EXERCICES:
A) Recopiez le passage du texte source qui commence par « Ni rétrospective ni » et se poursuit jusqu'à « musicales radicales, etc. », en substituant « constellation » à « nébuleuse ».
B) D'après le texte source, quelles influences de Cosey Fanni Tutti l'exposition met-elle en avant ?

TEXTE SOURCE:
----

À l’époque, ce n’est pas tant la performance bruitiste du groupe le soir du vernissage que le contenu sulfureux de l’exposition qui choqua l’opinion publique. Une série de revues pornographiques contenant des photos de Cosey Fanni Tutti étaient encadrées comme des oeuvres d’art et présentées dans une salle de l’ICA que l’on pouvait visiter sur demande. Ne durant que quelques jours, l’exposition suffira pourtant à créer une véritable déflagration médiatique, relayée par les tabloïds, qui se propagera du monde de l’art jusqu’au Parlement, attisant le débat politique autour des questions de défense de l’ordre moral et de contrôle des dépenses publiques dans le domaine artistique.

L’oeuvre de Cosey Fanni Tutti, qu’il s’agisse du corpus de revues pornographiques ou de ses performances, se fonde sur une praxis émancipatrice qui transgresse les structures qui l’encadrent. Lorsqu’elle travaille dans l’industrie pornographique en tant que modèle et actrice durant plusieurs années, sa stratégie d’autoreprésentation devient paradoxale, car elle réussit simultanément à se libérer d’une identité figée tout en incarnant l’un après l’autre les stéréotypes féminins (la secrétaire, la femme de ménage, l’étudiante ingénue…) véhiculés par la pornographie hétéronormée. Par cette exhibition démultipliée d’elle-même (poses, vêtements, rôles), Cosey Fanni Tutti va à l’encontre d’une conception essentialiste de la féminité. Par la même occasion, elle dévoile les archétypes et la normativité des fantasmes patriarcaux produits par l’industrie capitaliste et, comme un miroir, retourne le regard désirant contre lui-même.

Ni rétrospective ni historique, ni même monographique, l’exposition se pense comme une nébuleuse qui se déploie à partir de la pratique de Cosey Fanni Tutti pour rayonner à la fois du côté de ses influences (Beat Generation, Fluxus), de ses compagnons de route (COUM Transmissions, Monte Cazazza) et de ses contemporains (Karen Finley), tout en reliant un certain nombre de problématiques ou de stratégies à travers des pratiques récentes : l’infiltration d’une institution ou d’une industrie (qu’elle soit artistique, pornographique ou musicale), l’absorption d’un corps dans une chaîne de production, le renversement d’une norme par son exacerbation ou sa redondance, l’autoreprésentation et l’autodéfinition de sa propre identité, le féminisme « pro-sexe », la visibilité des femmes sur les scènes musicales radicales, etc.

----

DONNÉES:
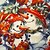 voordelige Kerstdecoraties-1 stk Fluweel Kussensloop, Grafische prints Decoratief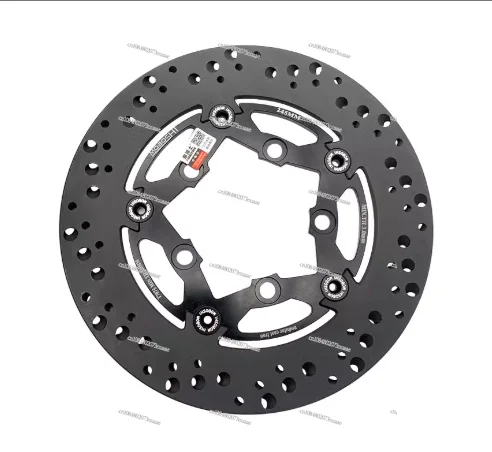 Плавающий тормозной диск Ductile 220/245 мм Maverick для No. 9. Иньшань, модифицированная высокая производительность.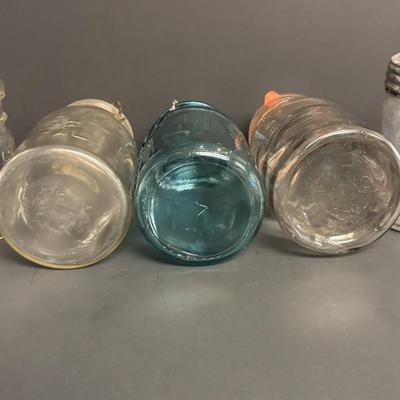LOT 96: Antique/Vintage Canning Jars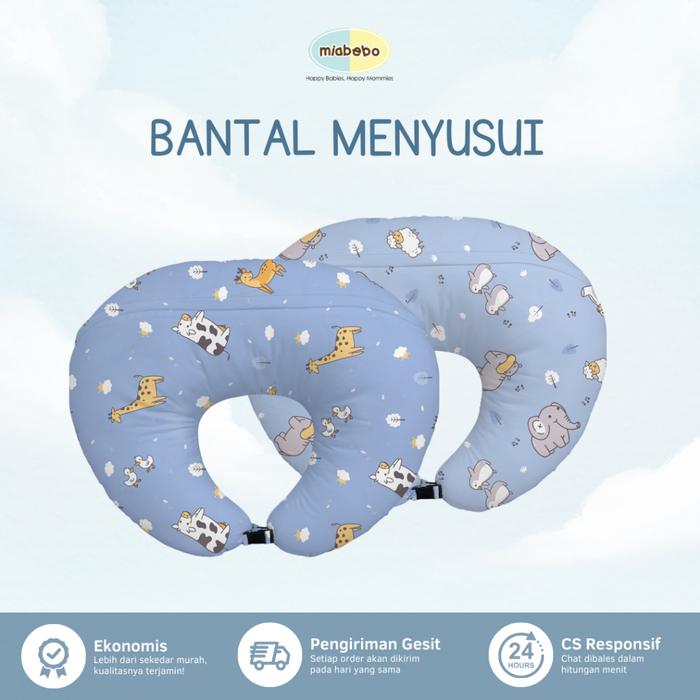 Miabebo Bantal Pinggang Menyusui Model Donat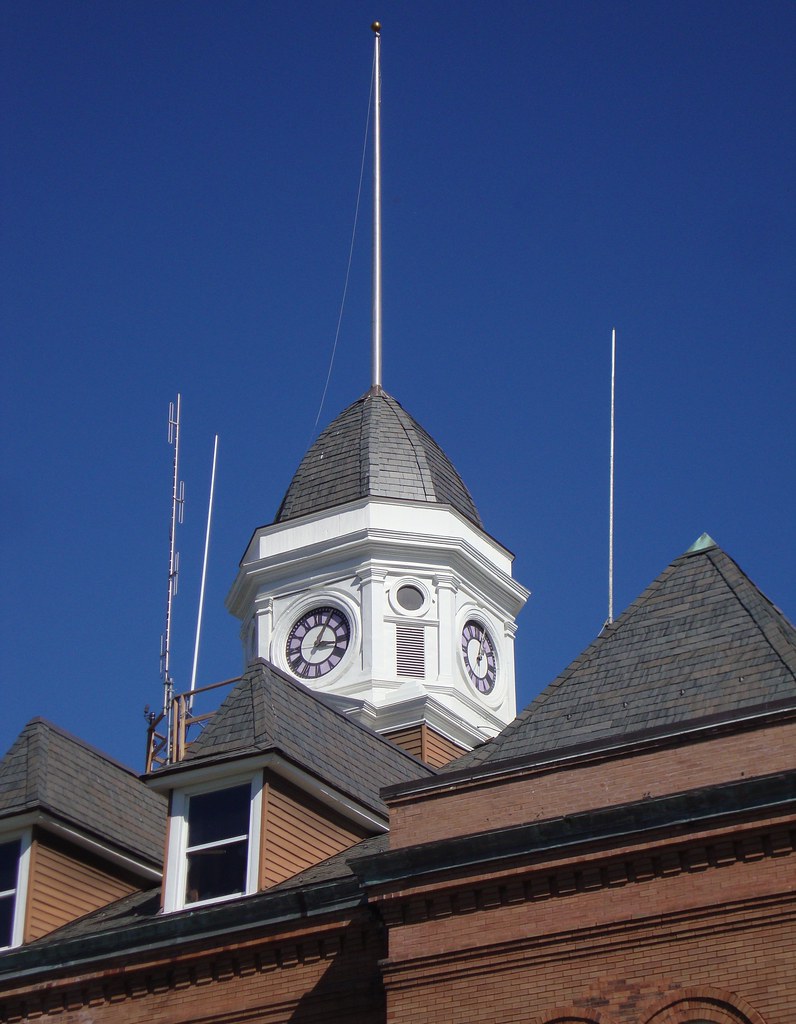 Worth County Courthouse Tower (Grant City, Missouri) Flickr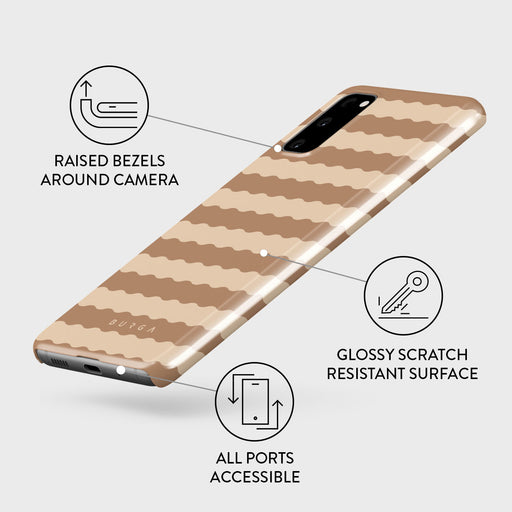 Golden Sand - Samsung Galaxy S20 4G / 5G Case 3
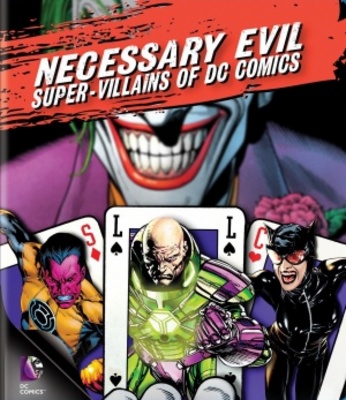 unknown Necessary Evil: Villains of DC Comics movie poster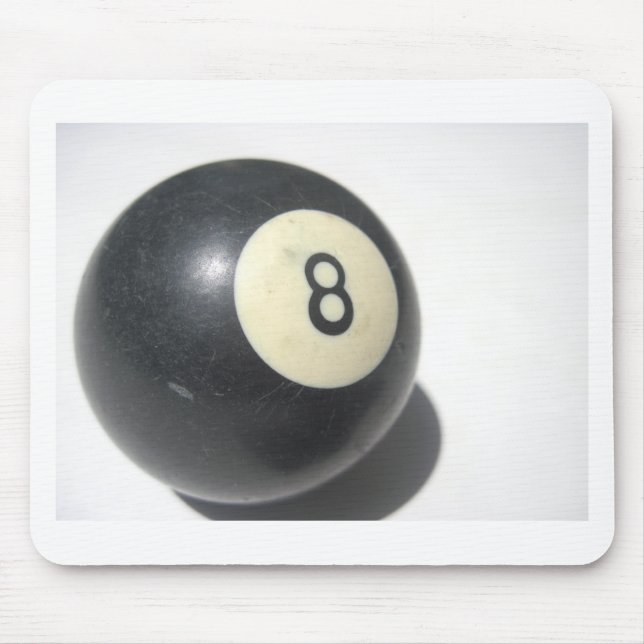 Eight Ball Mouse Mat (Front)
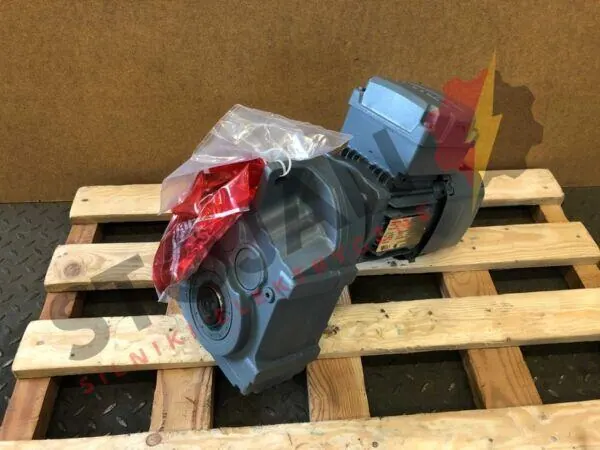 Motoreduktor / przekładnia 0,37kW 20obr. 3fazowy HAMULEC SEW - zdjęcie 1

----

CORRIGÉS:
A)
Ni rétrospective ni historique, ni même monographique, l’exposition se pense comme une constellation qui se déploie à partir de la pratique de Cosey Fanni Tutti pour rayonner à la fois du côté de ses influences (Beat Generation, Fluxus), de ses compagnons de route (COUM Transmissions, Monte Cazazza) et de ses contemporains (Karen Finley), tout en reliant un certain nombre de problématiques ou de stratégies à travers des pratiques récentes : l’infiltration d’une institution ou d’une industrie (qu’elle soit artistique, pornographique ou musicale), l’absorption d’un corps dans une chaîne de production, le renversement d’une norme par son exacerbation ou sa redondance, l’autoreprésentation et l’autodéfinition de sa propre identité, le féminisme « pro-sexe », la visibilité des femmes sur les scènes musicales radicales, etc.

B) La Beat Generation et Fluxus.